The repo ships scripts that follow a four-stage EXP 1 → EXP 4 flow. Stages build on the best settings from the previous step where applicable. For a fuller account of each partition style (EXP 2) and each aggregation style (EXP 3), read Supported distributed RF patterns.

EXP 1 — Hyperparameters

Runs before simulating federated split data.

  • Search: number of trees (odd counts in a configured range, e.g. 1–100), gini vs entropy, SV vs WV.
  • Output: One best configuration reused in later experiments.

Script: run_exp1_hparams.py

EXP 2 — Independent client forests

Each client trains with the EXP 1 configuration.
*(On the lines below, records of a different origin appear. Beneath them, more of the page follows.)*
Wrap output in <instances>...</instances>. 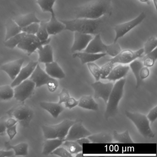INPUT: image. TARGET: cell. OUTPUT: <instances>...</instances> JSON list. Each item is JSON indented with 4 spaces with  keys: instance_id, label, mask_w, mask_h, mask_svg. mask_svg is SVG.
I'll return each instance as SVG.
<instances>
[{
    "instance_id": "1",
    "label": "cell",
    "mask_w": 157,
    "mask_h": 157,
    "mask_svg": "<svg viewBox=\"0 0 157 157\" xmlns=\"http://www.w3.org/2000/svg\"><path fill=\"white\" fill-rule=\"evenodd\" d=\"M111 0H93L74 9L75 18L97 19L112 13Z\"/></svg>"
},
{
    "instance_id": "2",
    "label": "cell",
    "mask_w": 157,
    "mask_h": 157,
    "mask_svg": "<svg viewBox=\"0 0 157 157\" xmlns=\"http://www.w3.org/2000/svg\"><path fill=\"white\" fill-rule=\"evenodd\" d=\"M105 16H104L97 19L75 18L74 20L59 21L66 26L65 30L95 35L103 31L105 26Z\"/></svg>"
},
{
    "instance_id": "3",
    "label": "cell",
    "mask_w": 157,
    "mask_h": 157,
    "mask_svg": "<svg viewBox=\"0 0 157 157\" xmlns=\"http://www.w3.org/2000/svg\"><path fill=\"white\" fill-rule=\"evenodd\" d=\"M125 78H123L114 84L106 103L105 117L106 119L114 117L118 113V104L124 94Z\"/></svg>"
},
{
    "instance_id": "4",
    "label": "cell",
    "mask_w": 157,
    "mask_h": 157,
    "mask_svg": "<svg viewBox=\"0 0 157 157\" xmlns=\"http://www.w3.org/2000/svg\"><path fill=\"white\" fill-rule=\"evenodd\" d=\"M121 51V47L117 43L110 45L105 44L101 37V34L95 35L83 51L88 53H105L111 56L115 57Z\"/></svg>"
},
{
    "instance_id": "5",
    "label": "cell",
    "mask_w": 157,
    "mask_h": 157,
    "mask_svg": "<svg viewBox=\"0 0 157 157\" xmlns=\"http://www.w3.org/2000/svg\"><path fill=\"white\" fill-rule=\"evenodd\" d=\"M75 122L70 119H65L57 124L43 125L42 128L44 136L46 139L58 138L64 140L70 128Z\"/></svg>"
},
{
    "instance_id": "6",
    "label": "cell",
    "mask_w": 157,
    "mask_h": 157,
    "mask_svg": "<svg viewBox=\"0 0 157 157\" xmlns=\"http://www.w3.org/2000/svg\"><path fill=\"white\" fill-rule=\"evenodd\" d=\"M126 116L135 124L140 135L146 138H153L155 137L150 125V122L145 115L138 112L126 111Z\"/></svg>"
},
{
    "instance_id": "7",
    "label": "cell",
    "mask_w": 157,
    "mask_h": 157,
    "mask_svg": "<svg viewBox=\"0 0 157 157\" xmlns=\"http://www.w3.org/2000/svg\"><path fill=\"white\" fill-rule=\"evenodd\" d=\"M29 79L35 83L36 88L47 85L48 90L51 92L56 91L58 87V81L44 71L39 64L37 65Z\"/></svg>"
},
{
    "instance_id": "8",
    "label": "cell",
    "mask_w": 157,
    "mask_h": 157,
    "mask_svg": "<svg viewBox=\"0 0 157 157\" xmlns=\"http://www.w3.org/2000/svg\"><path fill=\"white\" fill-rule=\"evenodd\" d=\"M7 114L16 119L18 123L25 128L29 126L33 117L32 109L24 102L13 106L7 112Z\"/></svg>"
},
{
    "instance_id": "9",
    "label": "cell",
    "mask_w": 157,
    "mask_h": 157,
    "mask_svg": "<svg viewBox=\"0 0 157 157\" xmlns=\"http://www.w3.org/2000/svg\"><path fill=\"white\" fill-rule=\"evenodd\" d=\"M51 38H49L46 41H41L36 35L26 34L17 47L25 51L27 55L30 56L39 48L49 44Z\"/></svg>"
},
{
    "instance_id": "10",
    "label": "cell",
    "mask_w": 157,
    "mask_h": 157,
    "mask_svg": "<svg viewBox=\"0 0 157 157\" xmlns=\"http://www.w3.org/2000/svg\"><path fill=\"white\" fill-rule=\"evenodd\" d=\"M146 17V13L144 12H142L136 18L133 20L115 25L114 28L115 32V37L113 43H117V40L119 38L123 37L133 28L140 24Z\"/></svg>"
},
{
    "instance_id": "11",
    "label": "cell",
    "mask_w": 157,
    "mask_h": 157,
    "mask_svg": "<svg viewBox=\"0 0 157 157\" xmlns=\"http://www.w3.org/2000/svg\"><path fill=\"white\" fill-rule=\"evenodd\" d=\"M35 88V83L30 79H27L15 86L13 89V97L21 102H24L31 97Z\"/></svg>"
},
{
    "instance_id": "12",
    "label": "cell",
    "mask_w": 157,
    "mask_h": 157,
    "mask_svg": "<svg viewBox=\"0 0 157 157\" xmlns=\"http://www.w3.org/2000/svg\"><path fill=\"white\" fill-rule=\"evenodd\" d=\"M143 54L144 49L143 48H140L136 51L126 49L120 51L116 56L111 59L109 61L114 64L116 63L128 64L136 59L141 57Z\"/></svg>"
},
{
    "instance_id": "13",
    "label": "cell",
    "mask_w": 157,
    "mask_h": 157,
    "mask_svg": "<svg viewBox=\"0 0 157 157\" xmlns=\"http://www.w3.org/2000/svg\"><path fill=\"white\" fill-rule=\"evenodd\" d=\"M91 86L94 90V98H101L106 104L113 87V83L112 82L103 83L99 80L92 83Z\"/></svg>"
},
{
    "instance_id": "14",
    "label": "cell",
    "mask_w": 157,
    "mask_h": 157,
    "mask_svg": "<svg viewBox=\"0 0 157 157\" xmlns=\"http://www.w3.org/2000/svg\"><path fill=\"white\" fill-rule=\"evenodd\" d=\"M91 133L82 124L81 122H76L71 127L65 140H77L80 138L88 137Z\"/></svg>"
},
{
    "instance_id": "15",
    "label": "cell",
    "mask_w": 157,
    "mask_h": 157,
    "mask_svg": "<svg viewBox=\"0 0 157 157\" xmlns=\"http://www.w3.org/2000/svg\"><path fill=\"white\" fill-rule=\"evenodd\" d=\"M93 38L92 35L74 32V42L71 48V52L74 53L83 51Z\"/></svg>"
},
{
    "instance_id": "16",
    "label": "cell",
    "mask_w": 157,
    "mask_h": 157,
    "mask_svg": "<svg viewBox=\"0 0 157 157\" xmlns=\"http://www.w3.org/2000/svg\"><path fill=\"white\" fill-rule=\"evenodd\" d=\"M24 59H20L4 64L0 67V69L5 71L13 81L17 77L24 63Z\"/></svg>"
},
{
    "instance_id": "17",
    "label": "cell",
    "mask_w": 157,
    "mask_h": 157,
    "mask_svg": "<svg viewBox=\"0 0 157 157\" xmlns=\"http://www.w3.org/2000/svg\"><path fill=\"white\" fill-rule=\"evenodd\" d=\"M38 64L37 61H32L29 62L24 67L22 68L16 78L12 82L11 86L13 88L24 81L30 78L35 69Z\"/></svg>"
},
{
    "instance_id": "18",
    "label": "cell",
    "mask_w": 157,
    "mask_h": 157,
    "mask_svg": "<svg viewBox=\"0 0 157 157\" xmlns=\"http://www.w3.org/2000/svg\"><path fill=\"white\" fill-rule=\"evenodd\" d=\"M51 14L50 20L48 21L47 29L49 35H56L65 30L66 26L57 19L55 13Z\"/></svg>"
},
{
    "instance_id": "19",
    "label": "cell",
    "mask_w": 157,
    "mask_h": 157,
    "mask_svg": "<svg viewBox=\"0 0 157 157\" xmlns=\"http://www.w3.org/2000/svg\"><path fill=\"white\" fill-rule=\"evenodd\" d=\"M107 56L105 53H88V52H77L73 53L72 57L74 58H78L81 60L82 64H85L90 62H94L101 58Z\"/></svg>"
},
{
    "instance_id": "20",
    "label": "cell",
    "mask_w": 157,
    "mask_h": 157,
    "mask_svg": "<svg viewBox=\"0 0 157 157\" xmlns=\"http://www.w3.org/2000/svg\"><path fill=\"white\" fill-rule=\"evenodd\" d=\"M129 69V66L126 65H119L115 67H114L105 79L113 82L125 78L128 73Z\"/></svg>"
},
{
    "instance_id": "21",
    "label": "cell",
    "mask_w": 157,
    "mask_h": 157,
    "mask_svg": "<svg viewBox=\"0 0 157 157\" xmlns=\"http://www.w3.org/2000/svg\"><path fill=\"white\" fill-rule=\"evenodd\" d=\"M37 52L39 55L38 61L40 63L46 64L54 61L53 48L49 44L39 48Z\"/></svg>"
},
{
    "instance_id": "22",
    "label": "cell",
    "mask_w": 157,
    "mask_h": 157,
    "mask_svg": "<svg viewBox=\"0 0 157 157\" xmlns=\"http://www.w3.org/2000/svg\"><path fill=\"white\" fill-rule=\"evenodd\" d=\"M40 107L48 112L54 118H57L64 110L61 104L51 102L42 101L40 103Z\"/></svg>"
},
{
    "instance_id": "23",
    "label": "cell",
    "mask_w": 157,
    "mask_h": 157,
    "mask_svg": "<svg viewBox=\"0 0 157 157\" xmlns=\"http://www.w3.org/2000/svg\"><path fill=\"white\" fill-rule=\"evenodd\" d=\"M45 64V71L52 78L55 79L65 78L66 74L59 64L56 61Z\"/></svg>"
},
{
    "instance_id": "24",
    "label": "cell",
    "mask_w": 157,
    "mask_h": 157,
    "mask_svg": "<svg viewBox=\"0 0 157 157\" xmlns=\"http://www.w3.org/2000/svg\"><path fill=\"white\" fill-rule=\"evenodd\" d=\"M13 20L21 28L33 23H40L41 21L34 13H30L17 16Z\"/></svg>"
},
{
    "instance_id": "25",
    "label": "cell",
    "mask_w": 157,
    "mask_h": 157,
    "mask_svg": "<svg viewBox=\"0 0 157 157\" xmlns=\"http://www.w3.org/2000/svg\"><path fill=\"white\" fill-rule=\"evenodd\" d=\"M65 140L60 139H47L44 143L42 154L48 155L51 154L57 148L62 145Z\"/></svg>"
},
{
    "instance_id": "26",
    "label": "cell",
    "mask_w": 157,
    "mask_h": 157,
    "mask_svg": "<svg viewBox=\"0 0 157 157\" xmlns=\"http://www.w3.org/2000/svg\"><path fill=\"white\" fill-rule=\"evenodd\" d=\"M4 146L7 150H12L14 151V156H25L28 154V144L26 142H21L16 145H12L10 141H5Z\"/></svg>"
},
{
    "instance_id": "27",
    "label": "cell",
    "mask_w": 157,
    "mask_h": 157,
    "mask_svg": "<svg viewBox=\"0 0 157 157\" xmlns=\"http://www.w3.org/2000/svg\"><path fill=\"white\" fill-rule=\"evenodd\" d=\"M78 106L87 110L94 111L99 110V105L95 102L91 95L82 96L78 101Z\"/></svg>"
},
{
    "instance_id": "28",
    "label": "cell",
    "mask_w": 157,
    "mask_h": 157,
    "mask_svg": "<svg viewBox=\"0 0 157 157\" xmlns=\"http://www.w3.org/2000/svg\"><path fill=\"white\" fill-rule=\"evenodd\" d=\"M93 143H111L113 142V135L107 132H102L91 135L88 137Z\"/></svg>"
},
{
    "instance_id": "29",
    "label": "cell",
    "mask_w": 157,
    "mask_h": 157,
    "mask_svg": "<svg viewBox=\"0 0 157 157\" xmlns=\"http://www.w3.org/2000/svg\"><path fill=\"white\" fill-rule=\"evenodd\" d=\"M5 26L6 32L4 41L22 32V28L15 22L13 19L11 18L8 19L6 22Z\"/></svg>"
},
{
    "instance_id": "30",
    "label": "cell",
    "mask_w": 157,
    "mask_h": 157,
    "mask_svg": "<svg viewBox=\"0 0 157 157\" xmlns=\"http://www.w3.org/2000/svg\"><path fill=\"white\" fill-rule=\"evenodd\" d=\"M144 66L143 62L139 59H136L130 62L129 64V68L131 69L136 81V88H139L142 82V80L140 76V72L141 68Z\"/></svg>"
},
{
    "instance_id": "31",
    "label": "cell",
    "mask_w": 157,
    "mask_h": 157,
    "mask_svg": "<svg viewBox=\"0 0 157 157\" xmlns=\"http://www.w3.org/2000/svg\"><path fill=\"white\" fill-rule=\"evenodd\" d=\"M62 145L71 154H77L82 151V146L79 145L76 140H65Z\"/></svg>"
},
{
    "instance_id": "32",
    "label": "cell",
    "mask_w": 157,
    "mask_h": 157,
    "mask_svg": "<svg viewBox=\"0 0 157 157\" xmlns=\"http://www.w3.org/2000/svg\"><path fill=\"white\" fill-rule=\"evenodd\" d=\"M113 138L115 141L119 143H134L129 135L128 130H125L123 133H119L114 130L113 133Z\"/></svg>"
},
{
    "instance_id": "33",
    "label": "cell",
    "mask_w": 157,
    "mask_h": 157,
    "mask_svg": "<svg viewBox=\"0 0 157 157\" xmlns=\"http://www.w3.org/2000/svg\"><path fill=\"white\" fill-rule=\"evenodd\" d=\"M14 96V90L11 85L0 86V100L8 101Z\"/></svg>"
},
{
    "instance_id": "34",
    "label": "cell",
    "mask_w": 157,
    "mask_h": 157,
    "mask_svg": "<svg viewBox=\"0 0 157 157\" xmlns=\"http://www.w3.org/2000/svg\"><path fill=\"white\" fill-rule=\"evenodd\" d=\"M26 34L23 32H21L20 33L12 36L6 40L4 42V45L6 47L10 48H13L17 46L18 44L21 43V41L23 39Z\"/></svg>"
},
{
    "instance_id": "35",
    "label": "cell",
    "mask_w": 157,
    "mask_h": 157,
    "mask_svg": "<svg viewBox=\"0 0 157 157\" xmlns=\"http://www.w3.org/2000/svg\"><path fill=\"white\" fill-rule=\"evenodd\" d=\"M56 0H36V3L39 5L44 12L55 13L53 7Z\"/></svg>"
},
{
    "instance_id": "36",
    "label": "cell",
    "mask_w": 157,
    "mask_h": 157,
    "mask_svg": "<svg viewBox=\"0 0 157 157\" xmlns=\"http://www.w3.org/2000/svg\"><path fill=\"white\" fill-rule=\"evenodd\" d=\"M47 22L48 21H41L39 23V28L36 35L40 41H46L49 38V35L47 29Z\"/></svg>"
},
{
    "instance_id": "37",
    "label": "cell",
    "mask_w": 157,
    "mask_h": 157,
    "mask_svg": "<svg viewBox=\"0 0 157 157\" xmlns=\"http://www.w3.org/2000/svg\"><path fill=\"white\" fill-rule=\"evenodd\" d=\"M157 59V48H156L150 53L146 55V56L143 58L142 62L144 66L150 67L154 65Z\"/></svg>"
},
{
    "instance_id": "38",
    "label": "cell",
    "mask_w": 157,
    "mask_h": 157,
    "mask_svg": "<svg viewBox=\"0 0 157 157\" xmlns=\"http://www.w3.org/2000/svg\"><path fill=\"white\" fill-rule=\"evenodd\" d=\"M157 38L154 36H150L144 45V54L146 55L153 51L157 48Z\"/></svg>"
},
{
    "instance_id": "39",
    "label": "cell",
    "mask_w": 157,
    "mask_h": 157,
    "mask_svg": "<svg viewBox=\"0 0 157 157\" xmlns=\"http://www.w3.org/2000/svg\"><path fill=\"white\" fill-rule=\"evenodd\" d=\"M114 67V64L109 61V62L104 65L101 67L100 68L101 71V78L105 79V78L110 74L111 71Z\"/></svg>"
},
{
    "instance_id": "40",
    "label": "cell",
    "mask_w": 157,
    "mask_h": 157,
    "mask_svg": "<svg viewBox=\"0 0 157 157\" xmlns=\"http://www.w3.org/2000/svg\"><path fill=\"white\" fill-rule=\"evenodd\" d=\"M87 66L91 73L94 77L96 81H99L101 78V71L100 67L94 62H90L87 63Z\"/></svg>"
},
{
    "instance_id": "41",
    "label": "cell",
    "mask_w": 157,
    "mask_h": 157,
    "mask_svg": "<svg viewBox=\"0 0 157 157\" xmlns=\"http://www.w3.org/2000/svg\"><path fill=\"white\" fill-rule=\"evenodd\" d=\"M39 23H33L22 28L21 32L26 34L36 35L39 28Z\"/></svg>"
},
{
    "instance_id": "42",
    "label": "cell",
    "mask_w": 157,
    "mask_h": 157,
    "mask_svg": "<svg viewBox=\"0 0 157 157\" xmlns=\"http://www.w3.org/2000/svg\"><path fill=\"white\" fill-rule=\"evenodd\" d=\"M51 154L57 155L62 157H71L72 154L70 153L64 147H60L57 148L56 150L54 151Z\"/></svg>"
},
{
    "instance_id": "43",
    "label": "cell",
    "mask_w": 157,
    "mask_h": 157,
    "mask_svg": "<svg viewBox=\"0 0 157 157\" xmlns=\"http://www.w3.org/2000/svg\"><path fill=\"white\" fill-rule=\"evenodd\" d=\"M59 101L58 103L61 104L67 101L70 97L68 90L65 88L62 89V90L59 94Z\"/></svg>"
},
{
    "instance_id": "44",
    "label": "cell",
    "mask_w": 157,
    "mask_h": 157,
    "mask_svg": "<svg viewBox=\"0 0 157 157\" xmlns=\"http://www.w3.org/2000/svg\"><path fill=\"white\" fill-rule=\"evenodd\" d=\"M147 117L151 123H154L156 121L157 118V105H156L150 110Z\"/></svg>"
},
{
    "instance_id": "45",
    "label": "cell",
    "mask_w": 157,
    "mask_h": 157,
    "mask_svg": "<svg viewBox=\"0 0 157 157\" xmlns=\"http://www.w3.org/2000/svg\"><path fill=\"white\" fill-rule=\"evenodd\" d=\"M78 101L76 100L75 98L70 97L69 99L64 103L65 107L69 109H72L78 105Z\"/></svg>"
},
{
    "instance_id": "46",
    "label": "cell",
    "mask_w": 157,
    "mask_h": 157,
    "mask_svg": "<svg viewBox=\"0 0 157 157\" xmlns=\"http://www.w3.org/2000/svg\"><path fill=\"white\" fill-rule=\"evenodd\" d=\"M7 117L6 116L0 118V136H5L6 134V128L5 121Z\"/></svg>"
},
{
    "instance_id": "47",
    "label": "cell",
    "mask_w": 157,
    "mask_h": 157,
    "mask_svg": "<svg viewBox=\"0 0 157 157\" xmlns=\"http://www.w3.org/2000/svg\"><path fill=\"white\" fill-rule=\"evenodd\" d=\"M17 124L13 126L7 128L6 129V133L8 134L11 140L13 139L17 134Z\"/></svg>"
},
{
    "instance_id": "48",
    "label": "cell",
    "mask_w": 157,
    "mask_h": 157,
    "mask_svg": "<svg viewBox=\"0 0 157 157\" xmlns=\"http://www.w3.org/2000/svg\"><path fill=\"white\" fill-rule=\"evenodd\" d=\"M150 74V70L147 67L143 66L141 68L140 72V76L141 79L143 80L148 77Z\"/></svg>"
},
{
    "instance_id": "49",
    "label": "cell",
    "mask_w": 157,
    "mask_h": 157,
    "mask_svg": "<svg viewBox=\"0 0 157 157\" xmlns=\"http://www.w3.org/2000/svg\"><path fill=\"white\" fill-rule=\"evenodd\" d=\"M14 151L12 150H4L0 149V157H13Z\"/></svg>"
},
{
    "instance_id": "50",
    "label": "cell",
    "mask_w": 157,
    "mask_h": 157,
    "mask_svg": "<svg viewBox=\"0 0 157 157\" xmlns=\"http://www.w3.org/2000/svg\"><path fill=\"white\" fill-rule=\"evenodd\" d=\"M18 123V122L17 120L13 117H11L10 118H7L5 121V124H6L7 128L17 124Z\"/></svg>"
},
{
    "instance_id": "51",
    "label": "cell",
    "mask_w": 157,
    "mask_h": 157,
    "mask_svg": "<svg viewBox=\"0 0 157 157\" xmlns=\"http://www.w3.org/2000/svg\"><path fill=\"white\" fill-rule=\"evenodd\" d=\"M76 141L78 142V143L79 145L82 146V145L84 144H90V143H91L90 140H89L88 137L82 138H80L78 140Z\"/></svg>"
},
{
    "instance_id": "52",
    "label": "cell",
    "mask_w": 157,
    "mask_h": 157,
    "mask_svg": "<svg viewBox=\"0 0 157 157\" xmlns=\"http://www.w3.org/2000/svg\"><path fill=\"white\" fill-rule=\"evenodd\" d=\"M82 153H81V152H78V153H77V154H76V156L77 157H81V156H82Z\"/></svg>"
},
{
    "instance_id": "53",
    "label": "cell",
    "mask_w": 157,
    "mask_h": 157,
    "mask_svg": "<svg viewBox=\"0 0 157 157\" xmlns=\"http://www.w3.org/2000/svg\"><path fill=\"white\" fill-rule=\"evenodd\" d=\"M141 2H147V3H148L149 1L150 0H139Z\"/></svg>"
}]
</instances>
Data split style matters:

Sub-exp Split idea
2.1 Feature-based partitions; test on the client’s slice and on the full test set.
2.2 Uniform random shards of equal size; evaluate on the full test set.
2.3 Same sizes as 2.1 but randomize which samples go to which client.

Script: run_exp2_clients.py

EXP 3 — Global RF via federation

Merge client RFs with RF_S_DTs_A, RF_S_DTs_WA, RF_S_DTs_A_All, or RF_S_DTs_WA_All; compare the global model to independent RFs, best single client, and (if run) a centralized baseline.

Script: run_exp3_federation.py

EXP 4 — Differential privacy

  • Clients train DP random forests (example ε values: 0.1, 0.5, 1, 5).
  • Each DP model is scored on the full test set; then trees are merged using the best strategy from EXP 3.
  • Compare: DP per-client, federated DP global, and non-DP global.

Script: run_exp4_dp_federation.py


See Getting started for one-line commands to run each script.